Pour restituer son unité à la marche, cette étude présente une méthodologie hybride dans l’étude du fonctionnement d’une partie de la rue du Faubourg du Temple à Paris choisie, en accord avec les services municipaux, à cause de l’intensité des usages et du dysfonctionnement d’aménagements récents en faveur de la mobilité pédestre. Cette contribution montre comment l’articulation des méthodes a été mise en œuvre pour rendre compte de la complexité et des temporalités de la marche en ville.


Mobilités et dynamiques des espaces publics : une méthodologie associant enquête par questionnaires et observations

William Berthomière, Marie Chabrol, Maria Mercedes Di Virgilio, Françoise Dureau, Jean-Pierre Lévy, Thierry Lulle

 Plan de localisation et photographies de la gare de Lugano (Buenos Aires)
 Plan de localisation et photographies de la gare de Lugano (Buenos Aires)

L’étude des mobilités quotidiennes, comprises comme "l’ensemble des pratiques de déplacement d’une population dans son cadre habituel" s’inscrit dans des questionnements de plus en plus diversifiés, à l’origine de nombreuses avancées méthodologiques. Au-delà de la production de connaissances sur les pratiques de déplacement, les collectes mises en œuvre peuvent avoir pour objectif d’analyser et de comprendre les dynamiques des territoires urbains et des lieux qui le composent.

Cette contribution présente un dispositif de collecte dans les espaces publics associant une enquête par questionnaires courts et des observations in situ. Plus récemment, dans une recherche portant sur les recompositions sociospatiales en cours depuis les années 1990 dans les anciennes périphéries de métropoles latino-américaines, l’approche a été complétée par la seconde composante du dispositif : la constitution d’un corpus photographique et vidéo.


Une approche relationnelle des mobilités quotidiennes

Thierry Ramadier

Cette contribution cherche à poser quelques éléments méthodologiques d’une approche relationnelle des déplacements géographiques qui seront aussi désignés par mobilité géographique. Cette approche privilégie les aspects sociomorphologiques de l’espace géographique.
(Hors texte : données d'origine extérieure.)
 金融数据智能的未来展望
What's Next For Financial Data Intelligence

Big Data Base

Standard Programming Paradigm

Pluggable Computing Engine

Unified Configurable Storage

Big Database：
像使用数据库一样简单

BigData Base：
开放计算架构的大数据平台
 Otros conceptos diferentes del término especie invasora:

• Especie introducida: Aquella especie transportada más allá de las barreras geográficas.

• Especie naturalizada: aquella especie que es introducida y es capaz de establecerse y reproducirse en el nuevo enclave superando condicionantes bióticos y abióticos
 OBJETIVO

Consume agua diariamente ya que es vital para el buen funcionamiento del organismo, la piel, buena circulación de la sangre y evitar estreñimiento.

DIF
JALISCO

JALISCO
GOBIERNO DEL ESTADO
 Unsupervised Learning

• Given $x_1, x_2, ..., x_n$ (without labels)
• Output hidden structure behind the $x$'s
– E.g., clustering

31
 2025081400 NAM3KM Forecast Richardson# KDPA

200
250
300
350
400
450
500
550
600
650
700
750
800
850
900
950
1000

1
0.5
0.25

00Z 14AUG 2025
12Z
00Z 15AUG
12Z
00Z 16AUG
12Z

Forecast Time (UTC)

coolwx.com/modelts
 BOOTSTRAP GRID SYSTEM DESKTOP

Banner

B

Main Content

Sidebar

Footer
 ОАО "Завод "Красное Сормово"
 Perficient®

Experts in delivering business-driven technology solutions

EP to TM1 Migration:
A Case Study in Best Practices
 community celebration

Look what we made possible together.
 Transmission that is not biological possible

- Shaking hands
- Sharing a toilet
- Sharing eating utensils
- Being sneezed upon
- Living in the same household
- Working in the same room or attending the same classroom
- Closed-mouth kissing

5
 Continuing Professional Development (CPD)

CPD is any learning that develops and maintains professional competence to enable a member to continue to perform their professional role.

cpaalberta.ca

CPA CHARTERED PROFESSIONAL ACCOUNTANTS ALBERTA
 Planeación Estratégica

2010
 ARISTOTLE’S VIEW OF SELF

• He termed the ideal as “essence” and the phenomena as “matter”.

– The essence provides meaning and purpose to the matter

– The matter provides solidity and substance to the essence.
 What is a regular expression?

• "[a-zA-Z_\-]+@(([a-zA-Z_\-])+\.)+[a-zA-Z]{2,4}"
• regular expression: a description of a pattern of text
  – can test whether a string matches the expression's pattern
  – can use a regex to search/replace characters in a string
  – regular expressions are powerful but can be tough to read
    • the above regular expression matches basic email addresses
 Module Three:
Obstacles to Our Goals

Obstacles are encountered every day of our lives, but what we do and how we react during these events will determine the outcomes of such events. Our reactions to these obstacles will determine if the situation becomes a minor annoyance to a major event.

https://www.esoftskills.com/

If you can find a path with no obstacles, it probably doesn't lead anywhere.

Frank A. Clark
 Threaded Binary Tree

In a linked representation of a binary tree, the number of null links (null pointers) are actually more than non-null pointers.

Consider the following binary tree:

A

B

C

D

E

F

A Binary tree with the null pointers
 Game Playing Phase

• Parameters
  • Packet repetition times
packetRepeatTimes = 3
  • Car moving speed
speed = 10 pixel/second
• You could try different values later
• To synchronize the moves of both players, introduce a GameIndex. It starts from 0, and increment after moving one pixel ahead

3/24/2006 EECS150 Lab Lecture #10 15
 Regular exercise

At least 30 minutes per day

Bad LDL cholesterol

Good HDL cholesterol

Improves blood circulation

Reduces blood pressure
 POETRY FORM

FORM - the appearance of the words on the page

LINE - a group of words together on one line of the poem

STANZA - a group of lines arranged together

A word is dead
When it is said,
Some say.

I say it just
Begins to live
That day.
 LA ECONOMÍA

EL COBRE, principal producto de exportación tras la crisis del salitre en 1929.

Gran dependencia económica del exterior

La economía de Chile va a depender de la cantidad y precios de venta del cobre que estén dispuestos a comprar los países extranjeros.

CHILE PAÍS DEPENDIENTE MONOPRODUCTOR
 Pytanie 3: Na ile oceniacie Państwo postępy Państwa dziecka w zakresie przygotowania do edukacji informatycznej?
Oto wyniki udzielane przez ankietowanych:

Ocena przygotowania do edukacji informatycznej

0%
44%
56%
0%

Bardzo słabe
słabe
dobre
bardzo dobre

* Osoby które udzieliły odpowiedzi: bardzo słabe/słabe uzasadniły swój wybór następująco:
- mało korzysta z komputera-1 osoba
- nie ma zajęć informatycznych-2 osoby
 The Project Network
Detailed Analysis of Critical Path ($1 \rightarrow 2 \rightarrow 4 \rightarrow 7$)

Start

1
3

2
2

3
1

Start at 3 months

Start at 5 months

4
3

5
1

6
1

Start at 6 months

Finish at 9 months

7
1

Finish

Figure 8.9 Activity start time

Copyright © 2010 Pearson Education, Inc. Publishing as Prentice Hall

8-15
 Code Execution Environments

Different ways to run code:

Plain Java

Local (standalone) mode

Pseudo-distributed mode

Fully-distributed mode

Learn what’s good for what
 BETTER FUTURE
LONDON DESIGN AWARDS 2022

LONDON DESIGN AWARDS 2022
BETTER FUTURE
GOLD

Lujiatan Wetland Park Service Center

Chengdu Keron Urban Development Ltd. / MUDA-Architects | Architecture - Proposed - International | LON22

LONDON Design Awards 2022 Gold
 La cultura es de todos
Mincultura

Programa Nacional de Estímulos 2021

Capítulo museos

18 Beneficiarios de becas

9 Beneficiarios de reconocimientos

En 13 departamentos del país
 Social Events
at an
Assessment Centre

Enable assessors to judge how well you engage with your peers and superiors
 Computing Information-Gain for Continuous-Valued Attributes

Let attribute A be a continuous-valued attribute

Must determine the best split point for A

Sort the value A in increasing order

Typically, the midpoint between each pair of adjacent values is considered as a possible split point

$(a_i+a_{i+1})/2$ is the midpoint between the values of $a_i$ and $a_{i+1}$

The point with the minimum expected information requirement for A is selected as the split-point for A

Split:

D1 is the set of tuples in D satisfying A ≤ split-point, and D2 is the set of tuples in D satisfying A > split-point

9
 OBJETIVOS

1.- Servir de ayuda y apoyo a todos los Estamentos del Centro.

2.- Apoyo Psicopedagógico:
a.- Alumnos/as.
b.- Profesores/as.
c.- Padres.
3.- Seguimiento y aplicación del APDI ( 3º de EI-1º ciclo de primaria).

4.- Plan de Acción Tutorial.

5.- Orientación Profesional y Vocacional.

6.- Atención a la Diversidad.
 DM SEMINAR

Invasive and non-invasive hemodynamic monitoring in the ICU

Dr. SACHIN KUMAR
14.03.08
Elle présente la méthodologie pour décrire et comprendre les mobilités quotidiennes, à partir du postulat suivant : si la restriction de nos déplacements géographiques s’apparente à une véritable atteinte à notre liberté au sens le plus large comme le plus restreint de son acception, il n’en reste pas moins que nos déplacements quotidiens ne sont ni le signe ni le vecteur d’une quelconque liberté qui se définirait à l’échelle individuelle. 

En effet, enserrées dans un faisceau de significations valorisées (c’est-à-dire "positives"), les mobilités seraient plutôt le signe et le vecteur d’une liberté qui se définirait à l’échelle collective et se construirait à l’aune de nos rapports sociaux.

Relever les mobilités quotidiennes à partir de la relation entre la situation géographique et les dispositions sociocognitives de la personne suppose d’élaborer des outils dont certains serviront à l’enquête alors que d’autres seront utilisés uniquement pour l’analyse. Ainsi, le relevé des caractéristiques habituelles des mobilités quotidiennes (lieu de départ et de destination, horaire, mode, activité associée, etc.) et les indicateurs sur la manière de s’engager dans le déplacement font partie des outils qui servent à questionner l’échantillon de personnes. En revanche, la situation géographique et sa relation avec les manières de faire avec l’espace sont totalement opaques à l’enquêté, car ces outils ne sont manipulés qu’au moment de l’analyse.